We can represent the transformation with a single matrix multiplication if we write P in homogeneous coordinates.

 - This simply means to append a 1 as a 4'th element
 - If the 4'th element becomes not equal to 1 , we divide through by it

Basically it allows us to represent infinite quantities using finite numbers. For example, the point at infinity can be represented as <code>**(1, 1, 1, 0)**</code> in homogenous coordinates. 

\begin{equation*}
^WP = 
\begin{bmatrix}
X \\
Y \\
Z \\
1 
\end{bmatrix}
= 
\begin{bmatrix}
sX \\
sY \\
sZ \\
s 
\end{bmatrix}
\end{equation*}

Then 


\begin{equation*}
^CP  =  H \cdot ^{W}P, 
H =
\begin{bmatrix}
^W_C R  & ^W P_{Corg} \\
0  0  0 & 1 \\
\end{bmatrix}
\end{equation*}


This is equal to more often used representation in computer vision:

\begin{equation*}
P =
\begin{bmatrix}
R | t
\end{bmatrix}
\end{equation*}

\begin{equation*}
\begin{bmatrix}
X_C \\
Y_C \\
Z_C 
\end{bmatrix}
=
\begin{bmatrix}
R | t
\end{bmatrix}
\begin{bmatrix}
X_W \\
Y_W \\
Z_W \\
1
\end{bmatrix}
\end{equation*}


<code>**More details about mathematical manipulation to encode rotation and transaltion:**</code>
[spatial_descriptions_and_transformations](../robotic_basics/__spatial_descriptions_and_transformations.ipynb)

## Exercise

 * In a coordinate frame {A} , point P is at (1,0,1)
 * Frame B is located at(0, 0, 10) and is rotated 180 degrees about the x axis with respect to frame {A} 
 * What is point P in frame {B}

## Intrinsic parameters

The matrix <code>**K**</code> shown below is called the <code>**Intrinsic Matrix**</code> and contains the intrinsic parameters of the camera.

\begin{equation*}
K =
\begin{bmatrix}
f_x && 0 && c_x\\
0 && f_y && c_y\\
0 && 0 && 1 
\end{bmatrix}
\end{equation*}

 * <code>**(cx, cy)**</code>  is a principal point that is usually at the image center
 * <code>**(fx, fy)**</code>  are the focal lengths expressed in pixel units.

### Lense distortions

![lens_distortion_types.png](attachment:lens_distortion_types.png)

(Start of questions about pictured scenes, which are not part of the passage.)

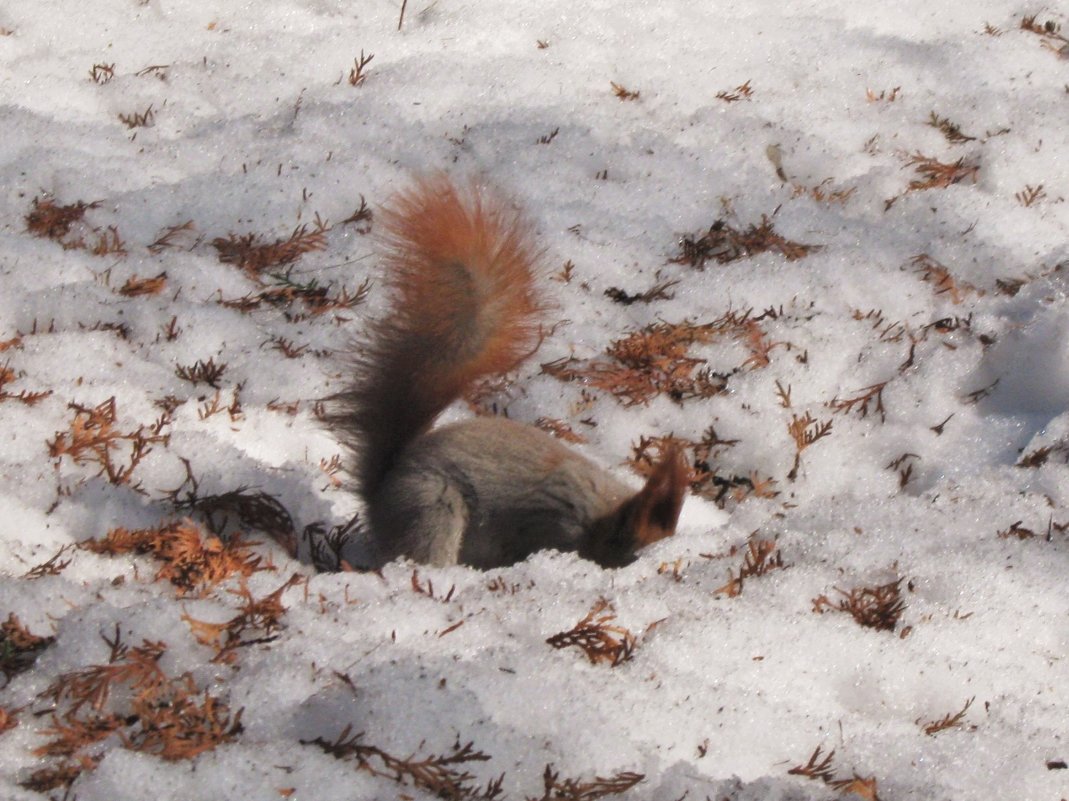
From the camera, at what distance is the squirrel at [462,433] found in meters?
2.80

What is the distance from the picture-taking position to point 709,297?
389 centimetres

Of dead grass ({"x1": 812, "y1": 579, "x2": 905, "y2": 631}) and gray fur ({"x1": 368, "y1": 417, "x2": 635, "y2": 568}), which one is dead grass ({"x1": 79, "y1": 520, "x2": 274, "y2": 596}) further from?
dead grass ({"x1": 812, "y1": 579, "x2": 905, "y2": 631})

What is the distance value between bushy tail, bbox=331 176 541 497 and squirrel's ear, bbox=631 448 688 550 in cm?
46

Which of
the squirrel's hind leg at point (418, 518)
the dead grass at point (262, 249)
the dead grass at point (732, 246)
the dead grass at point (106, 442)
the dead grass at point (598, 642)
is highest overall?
the dead grass at point (732, 246)

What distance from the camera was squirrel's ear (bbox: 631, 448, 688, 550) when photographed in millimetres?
2857

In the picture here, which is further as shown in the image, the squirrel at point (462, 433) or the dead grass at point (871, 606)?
the squirrel at point (462, 433)

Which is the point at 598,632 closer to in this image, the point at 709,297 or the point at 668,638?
the point at 668,638

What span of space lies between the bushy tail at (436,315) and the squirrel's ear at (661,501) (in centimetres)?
46

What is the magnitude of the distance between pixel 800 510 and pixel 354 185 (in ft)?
6.30

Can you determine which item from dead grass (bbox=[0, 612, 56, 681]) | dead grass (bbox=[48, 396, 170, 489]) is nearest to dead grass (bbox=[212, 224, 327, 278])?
dead grass (bbox=[48, 396, 170, 489])

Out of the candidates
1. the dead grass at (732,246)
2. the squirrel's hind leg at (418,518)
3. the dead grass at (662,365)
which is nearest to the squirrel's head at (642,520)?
the squirrel's hind leg at (418,518)

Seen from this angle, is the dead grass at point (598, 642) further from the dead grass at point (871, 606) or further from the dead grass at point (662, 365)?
the dead grass at point (662, 365)

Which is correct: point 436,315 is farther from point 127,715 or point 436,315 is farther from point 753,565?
point 127,715

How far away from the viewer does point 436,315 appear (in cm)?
286
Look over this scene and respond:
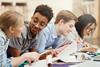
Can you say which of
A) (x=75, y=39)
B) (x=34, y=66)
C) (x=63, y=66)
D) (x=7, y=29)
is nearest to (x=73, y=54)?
(x=75, y=39)

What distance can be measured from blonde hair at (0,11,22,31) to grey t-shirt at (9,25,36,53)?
133 mm

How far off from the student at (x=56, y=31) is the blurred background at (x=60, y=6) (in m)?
0.04

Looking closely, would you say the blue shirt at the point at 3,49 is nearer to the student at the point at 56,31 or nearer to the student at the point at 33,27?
the student at the point at 33,27

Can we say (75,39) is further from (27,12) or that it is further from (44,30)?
(27,12)

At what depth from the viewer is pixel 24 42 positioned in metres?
1.44

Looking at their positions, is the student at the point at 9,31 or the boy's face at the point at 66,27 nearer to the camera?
the student at the point at 9,31

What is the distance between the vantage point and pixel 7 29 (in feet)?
4.07

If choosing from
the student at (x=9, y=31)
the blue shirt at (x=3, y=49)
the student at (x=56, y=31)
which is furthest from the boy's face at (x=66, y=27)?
the blue shirt at (x=3, y=49)

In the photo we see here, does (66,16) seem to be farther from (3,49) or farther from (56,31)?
(3,49)

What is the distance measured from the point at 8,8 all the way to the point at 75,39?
507 millimetres

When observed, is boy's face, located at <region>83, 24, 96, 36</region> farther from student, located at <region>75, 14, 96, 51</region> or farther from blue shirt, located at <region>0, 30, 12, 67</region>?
blue shirt, located at <region>0, 30, 12, 67</region>

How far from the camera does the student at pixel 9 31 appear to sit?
1.19 meters

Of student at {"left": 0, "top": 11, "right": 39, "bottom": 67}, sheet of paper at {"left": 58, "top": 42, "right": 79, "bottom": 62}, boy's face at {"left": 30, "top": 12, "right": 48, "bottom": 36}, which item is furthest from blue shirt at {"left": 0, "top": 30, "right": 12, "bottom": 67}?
sheet of paper at {"left": 58, "top": 42, "right": 79, "bottom": 62}

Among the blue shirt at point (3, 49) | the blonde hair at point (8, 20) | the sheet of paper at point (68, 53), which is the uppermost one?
the blonde hair at point (8, 20)
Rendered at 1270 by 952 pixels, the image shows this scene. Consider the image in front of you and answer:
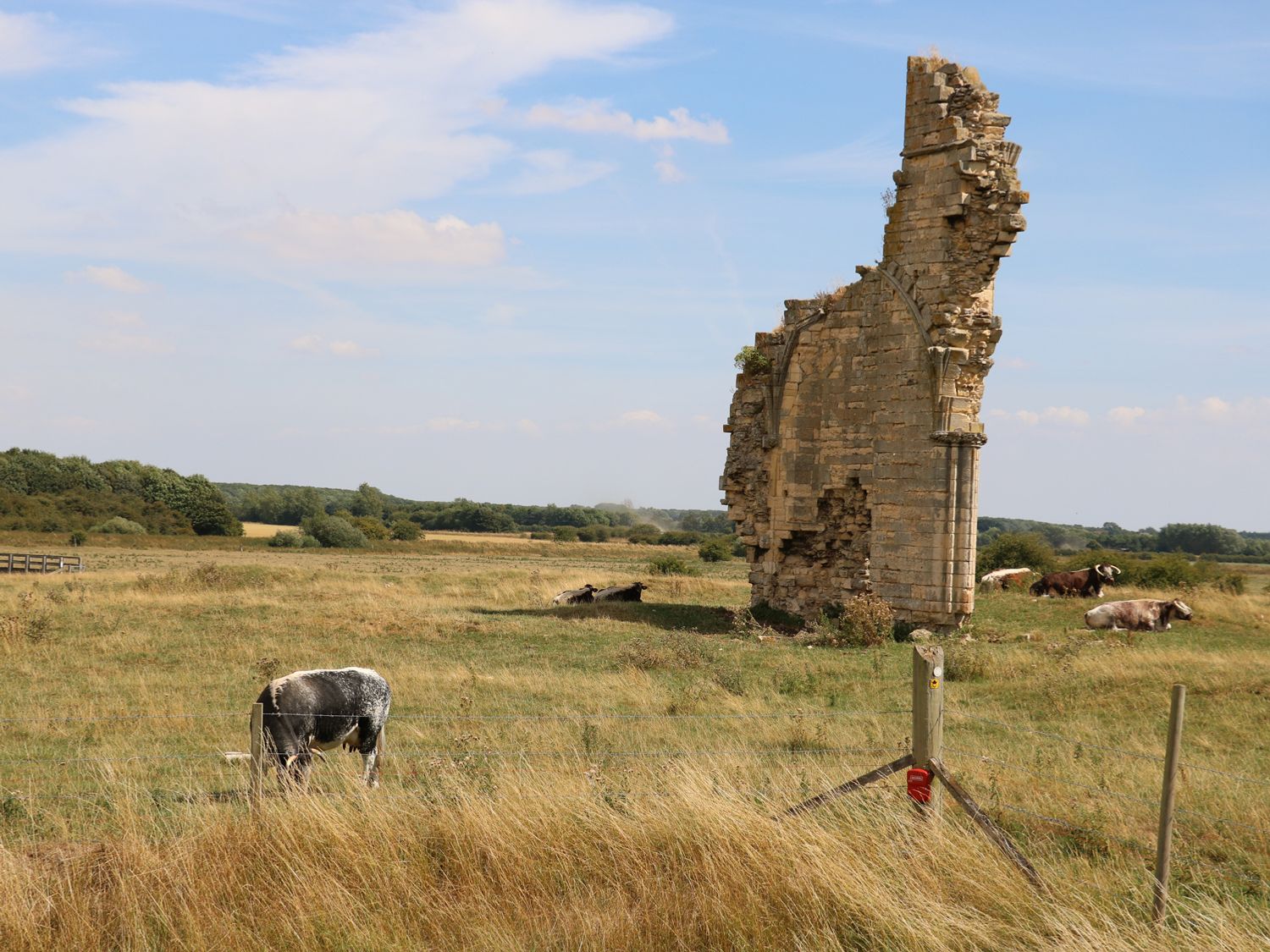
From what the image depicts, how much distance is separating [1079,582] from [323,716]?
1998 cm

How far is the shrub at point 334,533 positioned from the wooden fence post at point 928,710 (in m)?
61.9

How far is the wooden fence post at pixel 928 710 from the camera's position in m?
6.18

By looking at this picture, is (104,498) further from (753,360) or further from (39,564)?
(753,360)

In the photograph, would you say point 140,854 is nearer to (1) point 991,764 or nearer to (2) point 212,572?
(1) point 991,764

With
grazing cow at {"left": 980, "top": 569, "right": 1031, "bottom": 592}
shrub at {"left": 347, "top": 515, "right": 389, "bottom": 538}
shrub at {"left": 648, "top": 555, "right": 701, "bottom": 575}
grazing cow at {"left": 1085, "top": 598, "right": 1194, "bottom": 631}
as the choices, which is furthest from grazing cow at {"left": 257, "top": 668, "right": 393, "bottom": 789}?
shrub at {"left": 347, "top": 515, "right": 389, "bottom": 538}

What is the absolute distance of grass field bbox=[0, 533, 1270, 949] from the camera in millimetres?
5762

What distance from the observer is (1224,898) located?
6.45 meters

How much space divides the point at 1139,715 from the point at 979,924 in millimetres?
7620

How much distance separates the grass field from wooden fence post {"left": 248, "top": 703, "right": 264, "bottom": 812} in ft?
0.47

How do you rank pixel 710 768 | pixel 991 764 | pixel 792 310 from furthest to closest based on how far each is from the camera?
pixel 792 310, pixel 991 764, pixel 710 768

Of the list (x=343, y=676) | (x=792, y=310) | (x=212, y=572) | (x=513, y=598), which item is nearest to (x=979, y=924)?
(x=343, y=676)

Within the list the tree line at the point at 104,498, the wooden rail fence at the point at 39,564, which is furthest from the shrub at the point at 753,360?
the tree line at the point at 104,498

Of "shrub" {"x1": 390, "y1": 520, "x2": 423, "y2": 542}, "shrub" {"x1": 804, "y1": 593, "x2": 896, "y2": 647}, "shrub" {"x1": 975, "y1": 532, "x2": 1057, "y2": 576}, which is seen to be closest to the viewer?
"shrub" {"x1": 804, "y1": 593, "x2": 896, "y2": 647}

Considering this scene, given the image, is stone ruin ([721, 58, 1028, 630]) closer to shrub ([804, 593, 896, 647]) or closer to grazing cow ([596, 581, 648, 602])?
shrub ([804, 593, 896, 647])
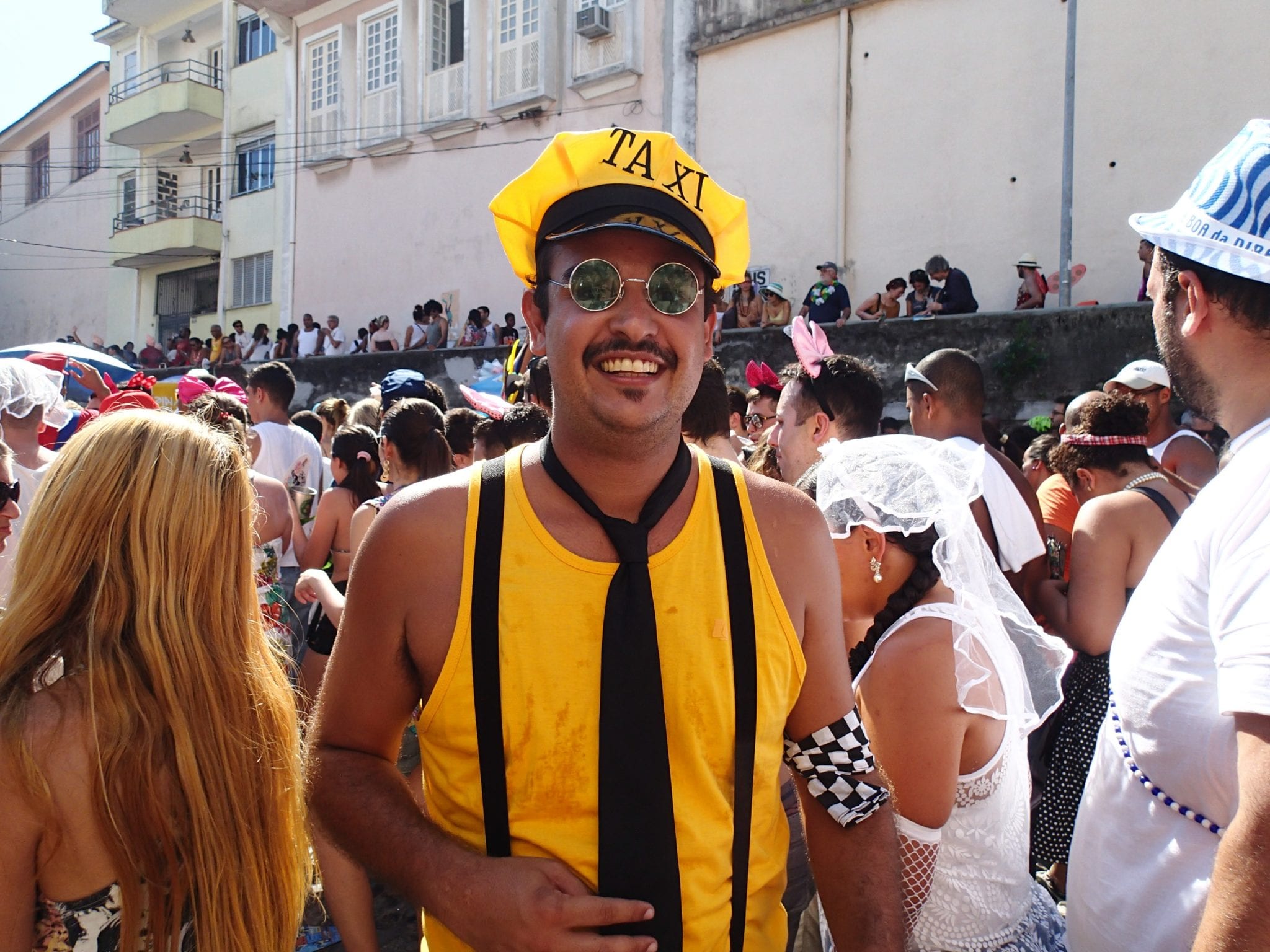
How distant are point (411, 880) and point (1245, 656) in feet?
4.26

In order to reduce the distortion, luckily this distortion can be captured by five numbers called <code>**Distortion Coefficients**</code>, whose values reflect the amount of radial and tangential distortion in an image. If we know the values of all the coefficients, we can use them to calibrate our camera and undistort the distorted images

\begin{equation*}
D_{coefficients} = (k_1, k_2, p_1, p_2, [k_3, [k_4, k_5, k_6]])
\end{equation*}

So, we know that the distortion changes the size and shape of the object in an image. But, how do we calibrate for that?
Well, we can take pictures of known shapes, then we’ll be able to detect and correct any distortion errors. We could choose any shape to calibrate our camera, and we’ll use a chessboard.